None of those three guys are starting today, but it wouldn’t be a surprise to see Jackson enter later in the game.
- Thomas, CF
- Damon, LF
- Ordonez, RF
- Cabrera, 1B
- Guillen, DH
- Kelly, 3B
- Avila, C
- Sizemore, 2B
- Santiago, SS
P: Justin Verlander, Brad Thomas, Ryan Perry, Jose Valverde, Daniel Schlereth, Jay Sborz
- Felix Pie, LF
- Robert Andino, 2B
- Nolan Reimold, DH
- Ty Wigginton, 3B
- Lou Montanez, RF
- Brandon Snyder, 1B
- Jeff Salazar, CF
- Michel Hernandez, C
- Blake Davis, SS
P: Kevin Millwood, Brandon Erbe, Matt Albers, Dennis Sarfate, Alberto Castillo, Cla Meredith
Eddie Bonine said he’s fine if Jim Leyland says he knows what to expect from him. In fact, he’s kind of flattered. If he’s Mr. Reliable in the race for rotation spots, that’s cool with him. He hasn’t really been that kind of guy before.
He has been the overlooked guy before, but he has had a habit of defying expectations.
“It sounds like a compliment,” Bonine said of Leyland’s remarks after his two innings Friday against the Astros. “I think I’ve kind of been that kind of pitcher the last few years.
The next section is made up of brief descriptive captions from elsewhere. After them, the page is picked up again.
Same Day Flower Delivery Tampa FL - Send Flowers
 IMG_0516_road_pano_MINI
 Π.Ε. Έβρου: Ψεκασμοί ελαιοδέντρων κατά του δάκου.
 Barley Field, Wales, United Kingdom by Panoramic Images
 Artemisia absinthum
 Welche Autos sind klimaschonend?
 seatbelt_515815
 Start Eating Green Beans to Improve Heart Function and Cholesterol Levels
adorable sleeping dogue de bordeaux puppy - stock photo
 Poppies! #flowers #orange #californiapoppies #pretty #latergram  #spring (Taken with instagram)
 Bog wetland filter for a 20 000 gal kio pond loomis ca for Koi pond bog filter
Just being in that discussion as far as a guy that could possibly start for them, that’s where I want to be. There’s definitely a business side of it, but I know that when it comes to on the field, Dave [Dombrowski] and Jim [Leyland], they want to go out there and win ballgames. The rest of that stuff is going to take care of itself.”
Right now, Bonine is trying to take care of his pitches, The knuckleball, that unpredictable pitch that the Tigers like and want to see him throw, is the last pitch in the package, and it was the pitch that gave him some trouble Friday.
Bonine gave his three doubles in his two innings of work, and two of them came off knuckleballs that didn’t knuckle. It sounds like the pitch isn’t coming along, but it’s a pitch that he can only really hone in games. It isn’t a practice pitch for him.
“It’s one of those pitches that when I throw it, it’s full arm speed,” Bonine said. “It’s not just a different grip. It’s a different type of pitch. It seems like that’s the last pitch that comes for me, that good release point on that pitch. It’s definitely a feel pitch, and last year I got to the point where I could take some off it and kind of pitch off of it at different speeds. That’s one of those things that just comes from being out there and throwing it and getting a better feel for it. That’s where I’d like to be. I’m going to get back to that, how I finished last year as far as being able to add and subtract from that pitch. But it’s just a feel pitch.”
Once he gets that pitch down, you’re probably going to see more swings and misses from him. But it takes time, which is a tough situation for someone fighting for a roster spot. For now, once he got into trouble, he said he “had to go to work.” In other words, he had to get away from the knuckler for a little bit.
That goes back to the difference between Bonine and a knuckleballer like Tim Wakefield. Bonine throws a knuckleball — throws two, if you count the different speeds — but he isn’t a knuckleball pitcher. In other words, he doesn’t live and die on that pitch. He’ll throw not only fastballs, but a breaking ball that some confuse with the knuckler.
With all those variables, it’s new for him to be considered Mr. Reliable. But he’ll take it.
“I’m just still that guy who’s trying to get up there and continuing to prove myself,” Bonine said. “It’s a tremendous compliment, obviously, what Skip was saying, that he knows what he’s getting with me.”